Continue the how-to text on building a swingset and other backyard structures, picking up right after its final sentence.
— Start of QUOTED PASSAGE —
Stability is priority number one when it comes to building a swingset. The joints must be secured for safety and longevity—something that is achieved in this structure using special A-frame brackets, and 2 × 6 cross braces. To ensure absolute stability, each leg should be anchored in place to solid ground, not just set on top of loose infill.
Swings are virtually a requirement in any playset. This swingset is bolted to a DIY playset, but it can easily be modified into a freestanding swinging structure.
CUTTING LIST
| KEY | QUANTITY | SIZE | MATERIAL |
| A | 4 | 31/2” × 31/2” × 104” | PT pine |
| B | 1 | 31/2’ × 51/2’ × 8’ | PT pine |
| C | 2 | 11/2’ × 51/2’ × 6’ | PT pine |
How to Build a Swingset
Mark the posts for cutting. If you are using A-frame brackets (strongly recommended), purchase the hardware beforehand and mark the posts using the A-frame bracket as a guide. If you are not using brackets, use a protractor or a speed square as a gauge to mark the tops of the posts at around 65 degrees so they will meet to form a stable A-shaped structure with sufficient leg spread.
Cut the long angles on each post with a circular saw, then square off the top edge with a power miter saw or circular saw.
Bolt the A-frame brackets onto the 4 × 6, and then predrill the holes for the eye bolts that hold the swing. Use a long spade bit for the eye bolt holes.
Assemble the legs. Lay the 4 × 4 legs for one side on a flat area, set the 4 × 6 on top of them, and then bolt the legs to the brackets. Use the fasteners recommended by the hardware manufacturer. You’ll need a helper to hold the 4 × 6 steady.
Attach the second leg. Use a stepladder or helpers to hold the 4 × 4s steady and in place as you finish bolting into the brackets.
Clamp the 2 × 6 ties in position. Drill the bolt holes, and then counterbore the holes on the inside. Bolt the 2 × 6 on with 5” carriage bolts.
Anchor the swingset. Tack the swingset structure in place against the platform of the adjoining playset. Using a long drill bit, drill through each 4 × 4 leg and bolt the swing to the platform.
Hang the swings using the mounting hardware and chains or rope supplied or recommended by the manufacturer. Test to make sure the ground clearance is adequate and adjust as necessary.
SHEDS & STRUCTURES
Decks and patios and pathways are wonderful additions to any outdoor environment. But at some point you’ll want to create a building. It is every DIYer’s dream. Short of constructing your own home or your cabin in the woods, your yard offers many opportunities to create an outbuilding. It could be a shed or an arbor or pergola, or perhaps simply a firewood shelter. But creating a permanent structure in your yard is a meaningful step forward in your DIY experience, and you’ll enjoy every moment you spend in your new outbuilding.
— End of QUOTED PASSAGE —
— Start of RECORDS PROVIDED —
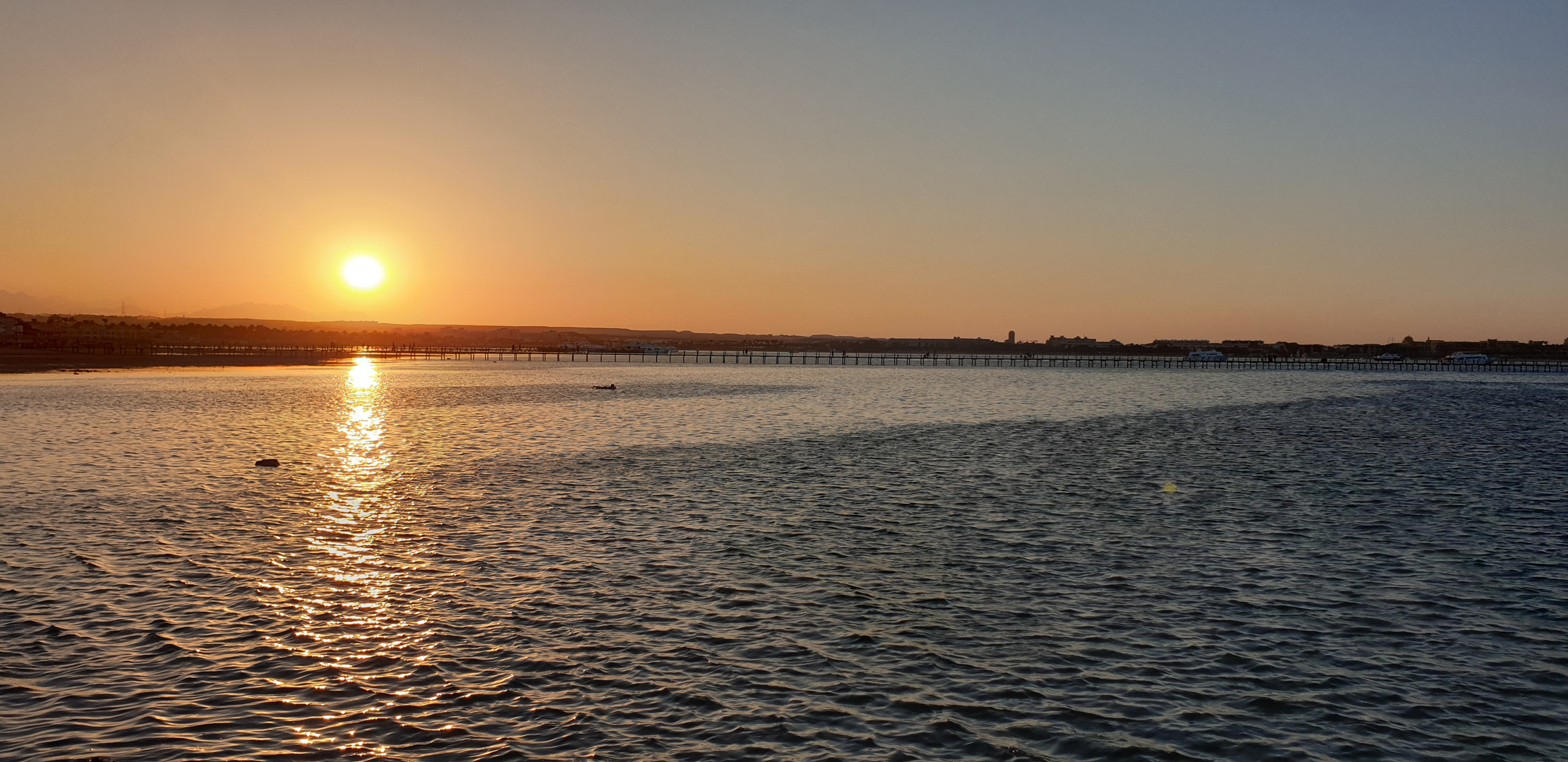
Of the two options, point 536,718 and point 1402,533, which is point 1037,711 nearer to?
point 536,718

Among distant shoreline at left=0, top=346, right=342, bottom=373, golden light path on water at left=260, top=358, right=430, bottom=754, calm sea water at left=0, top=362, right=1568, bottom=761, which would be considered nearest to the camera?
calm sea water at left=0, top=362, right=1568, bottom=761

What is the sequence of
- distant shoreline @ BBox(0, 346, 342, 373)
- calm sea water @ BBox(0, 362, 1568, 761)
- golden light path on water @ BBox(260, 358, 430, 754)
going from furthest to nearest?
distant shoreline @ BBox(0, 346, 342, 373), golden light path on water @ BBox(260, 358, 430, 754), calm sea water @ BBox(0, 362, 1568, 761)

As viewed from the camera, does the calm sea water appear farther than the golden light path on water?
No

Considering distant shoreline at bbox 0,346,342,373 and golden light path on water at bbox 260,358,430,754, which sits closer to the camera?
golden light path on water at bbox 260,358,430,754

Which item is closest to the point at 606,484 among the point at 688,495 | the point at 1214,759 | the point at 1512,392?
the point at 688,495

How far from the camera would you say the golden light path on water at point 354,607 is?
33.0ft

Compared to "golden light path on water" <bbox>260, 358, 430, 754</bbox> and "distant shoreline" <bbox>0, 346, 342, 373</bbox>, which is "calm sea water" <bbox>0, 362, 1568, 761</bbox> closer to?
"golden light path on water" <bbox>260, 358, 430, 754</bbox>

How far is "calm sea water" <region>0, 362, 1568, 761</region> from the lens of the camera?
31.4 ft

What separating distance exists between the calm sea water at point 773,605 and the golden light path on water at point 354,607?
0.07m

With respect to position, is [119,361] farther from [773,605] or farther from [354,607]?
[773,605]

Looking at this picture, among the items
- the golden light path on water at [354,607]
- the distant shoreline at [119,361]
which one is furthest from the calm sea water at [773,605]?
the distant shoreline at [119,361]

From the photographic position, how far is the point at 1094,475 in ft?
96.2

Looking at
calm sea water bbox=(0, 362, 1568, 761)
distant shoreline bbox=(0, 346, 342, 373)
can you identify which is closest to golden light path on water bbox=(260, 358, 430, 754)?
calm sea water bbox=(0, 362, 1568, 761)

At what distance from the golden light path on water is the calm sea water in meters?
0.07
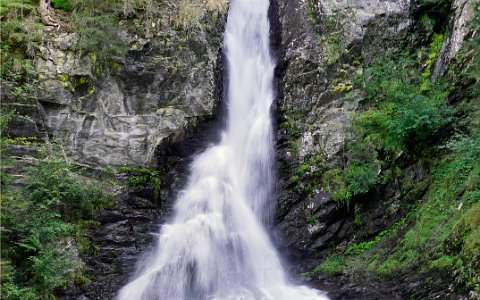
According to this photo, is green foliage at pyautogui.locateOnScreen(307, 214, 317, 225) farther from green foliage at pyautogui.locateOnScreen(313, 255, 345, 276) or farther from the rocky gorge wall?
green foliage at pyautogui.locateOnScreen(313, 255, 345, 276)

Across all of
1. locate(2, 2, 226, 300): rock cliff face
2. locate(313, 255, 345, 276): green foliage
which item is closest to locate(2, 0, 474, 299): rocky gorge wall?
locate(2, 2, 226, 300): rock cliff face

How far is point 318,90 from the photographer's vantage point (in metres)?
14.1

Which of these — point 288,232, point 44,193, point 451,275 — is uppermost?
point 44,193

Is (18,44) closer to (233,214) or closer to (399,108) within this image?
(233,214)

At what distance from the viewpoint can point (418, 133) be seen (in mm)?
11680

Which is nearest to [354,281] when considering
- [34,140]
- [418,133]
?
[418,133]

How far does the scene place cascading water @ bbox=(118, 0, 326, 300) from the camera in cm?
1016

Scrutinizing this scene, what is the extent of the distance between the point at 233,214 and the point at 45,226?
5.08 meters

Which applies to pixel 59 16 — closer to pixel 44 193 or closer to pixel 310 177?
pixel 44 193

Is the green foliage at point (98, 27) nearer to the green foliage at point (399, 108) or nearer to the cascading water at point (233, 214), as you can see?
the cascading water at point (233, 214)

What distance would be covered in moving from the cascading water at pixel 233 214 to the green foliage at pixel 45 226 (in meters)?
1.75

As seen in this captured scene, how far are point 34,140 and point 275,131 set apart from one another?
7269 mm

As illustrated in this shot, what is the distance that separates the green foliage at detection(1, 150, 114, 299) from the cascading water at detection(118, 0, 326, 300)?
Answer: 1751 millimetres

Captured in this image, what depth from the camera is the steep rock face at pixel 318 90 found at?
12039 millimetres
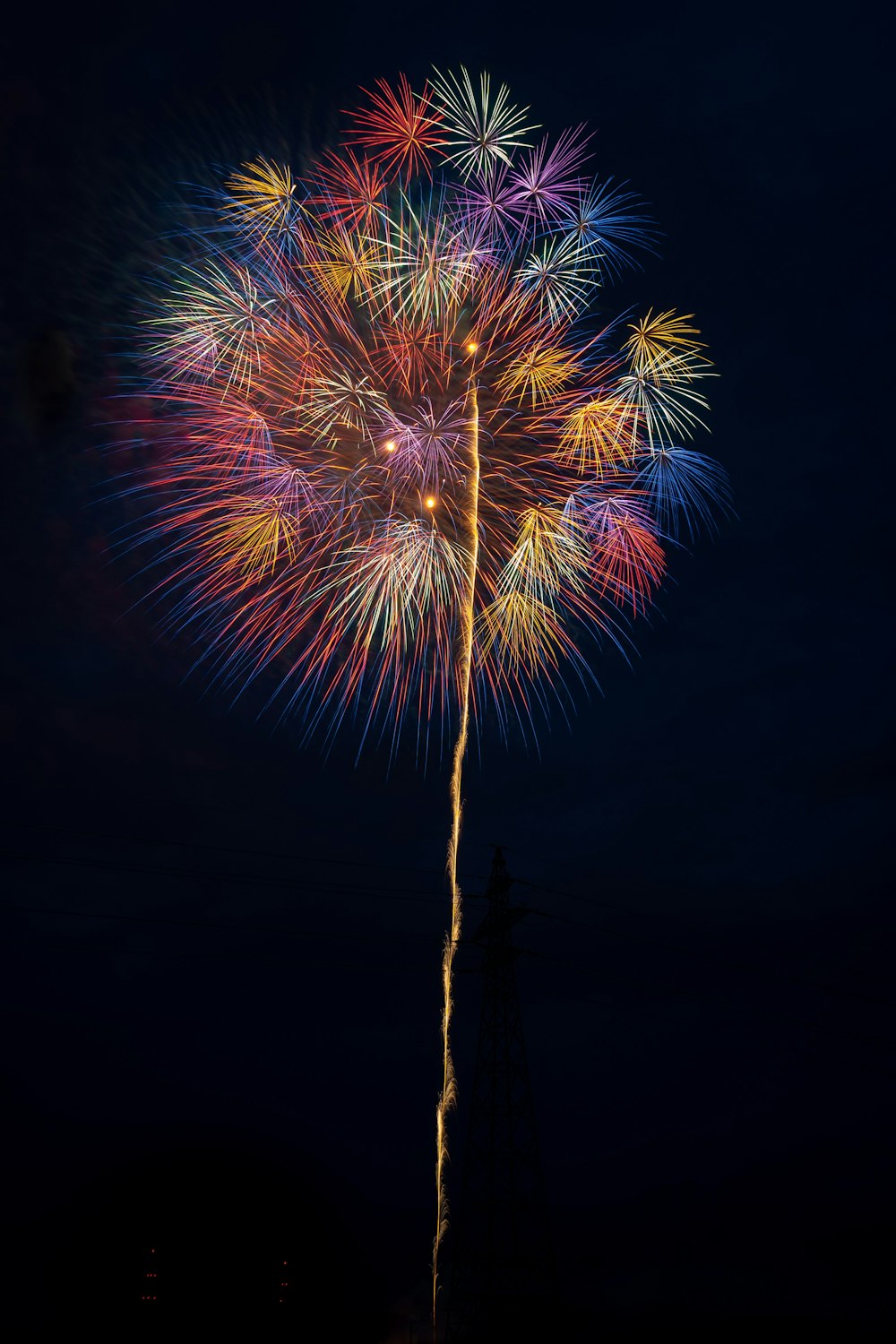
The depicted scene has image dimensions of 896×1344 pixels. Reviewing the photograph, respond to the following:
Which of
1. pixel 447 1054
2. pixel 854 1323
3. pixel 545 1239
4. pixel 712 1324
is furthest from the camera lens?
pixel 854 1323

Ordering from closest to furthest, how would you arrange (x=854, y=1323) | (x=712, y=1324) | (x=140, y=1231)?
(x=140, y=1231)
(x=712, y=1324)
(x=854, y=1323)

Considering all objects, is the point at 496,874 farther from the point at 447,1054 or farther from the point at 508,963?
the point at 447,1054

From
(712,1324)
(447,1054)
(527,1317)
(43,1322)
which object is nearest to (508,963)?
(447,1054)

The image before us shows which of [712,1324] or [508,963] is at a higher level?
[508,963]

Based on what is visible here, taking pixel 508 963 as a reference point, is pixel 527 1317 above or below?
below

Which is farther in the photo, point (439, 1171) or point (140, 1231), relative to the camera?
point (140, 1231)

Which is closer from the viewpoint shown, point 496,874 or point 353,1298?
point 496,874

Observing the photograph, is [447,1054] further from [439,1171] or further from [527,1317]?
[527,1317]

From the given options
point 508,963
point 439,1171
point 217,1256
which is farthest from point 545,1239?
point 217,1256

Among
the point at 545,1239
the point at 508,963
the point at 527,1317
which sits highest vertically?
the point at 508,963
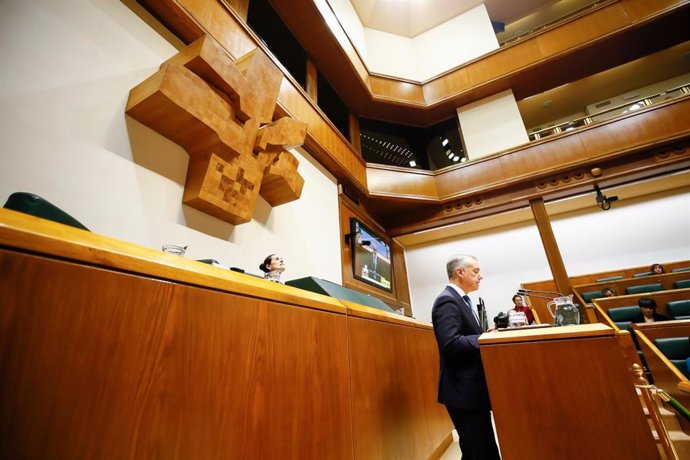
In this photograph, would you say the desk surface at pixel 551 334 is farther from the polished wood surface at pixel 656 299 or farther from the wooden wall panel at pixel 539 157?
the wooden wall panel at pixel 539 157

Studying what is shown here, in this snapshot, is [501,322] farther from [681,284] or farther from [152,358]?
[681,284]

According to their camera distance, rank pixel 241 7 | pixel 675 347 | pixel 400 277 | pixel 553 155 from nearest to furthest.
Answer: pixel 675 347
pixel 241 7
pixel 553 155
pixel 400 277

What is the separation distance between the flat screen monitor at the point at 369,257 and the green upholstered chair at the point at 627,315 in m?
3.13

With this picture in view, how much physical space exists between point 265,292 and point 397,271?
244 inches

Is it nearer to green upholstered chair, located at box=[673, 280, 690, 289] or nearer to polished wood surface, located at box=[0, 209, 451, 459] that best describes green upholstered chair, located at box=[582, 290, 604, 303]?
green upholstered chair, located at box=[673, 280, 690, 289]

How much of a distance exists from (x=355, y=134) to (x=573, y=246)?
17.5 feet

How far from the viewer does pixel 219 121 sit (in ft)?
6.56

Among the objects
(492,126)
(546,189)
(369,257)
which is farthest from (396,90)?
(369,257)

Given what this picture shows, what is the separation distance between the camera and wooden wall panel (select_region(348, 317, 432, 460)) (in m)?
1.39

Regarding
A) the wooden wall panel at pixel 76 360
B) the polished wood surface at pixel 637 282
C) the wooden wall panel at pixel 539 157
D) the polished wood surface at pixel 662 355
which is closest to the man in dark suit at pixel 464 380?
the wooden wall panel at pixel 76 360

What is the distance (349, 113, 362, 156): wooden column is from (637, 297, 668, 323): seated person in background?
4.75 metres

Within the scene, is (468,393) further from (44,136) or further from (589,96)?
(589,96)

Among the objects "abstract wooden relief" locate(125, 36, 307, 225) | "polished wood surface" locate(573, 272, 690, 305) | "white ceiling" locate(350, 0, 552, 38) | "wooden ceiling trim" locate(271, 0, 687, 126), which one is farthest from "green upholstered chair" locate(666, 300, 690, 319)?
"white ceiling" locate(350, 0, 552, 38)

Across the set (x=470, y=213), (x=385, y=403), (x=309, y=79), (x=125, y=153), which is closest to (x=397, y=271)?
(x=470, y=213)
— End of RECORDS PROVIDED —
RESULT FOR THIS TASK:
A shed is a perfect project for the ambitious DIYer. The construction demands are less rigorous than those of a more complex structure, such as a house. However, even a small shed should be built with sturdy structural elements to withstand time, insects, and the elements. That’s why the lumber most commonly used in sheds is pressure-treated softwoods or a naturally resistant wood, such as cedar. Pressure-treated lumber is normally your cheapest option for most outdoor building projects, but it is also the least attractive. That makes it best for foundation and framing pieces that will be clad in another material, or painted. It’s a good choice for sheds in which interior walls will be left unfinished and much of the wood will be left exposed to the elements and variations in temperature.
In most cases, a small outbuilding or permanent yard structure does not require a building permit. There are covenants that limit how much of your yard may be occupied by permanent structures, but in most municipalities if your shed or arbor has a footprint of less than 120 square feet, you do not need a permit to build it. Do make sure you comply with local setback requirements, which generally mandate that your shed or structure should be at least 5 feet away from your property line.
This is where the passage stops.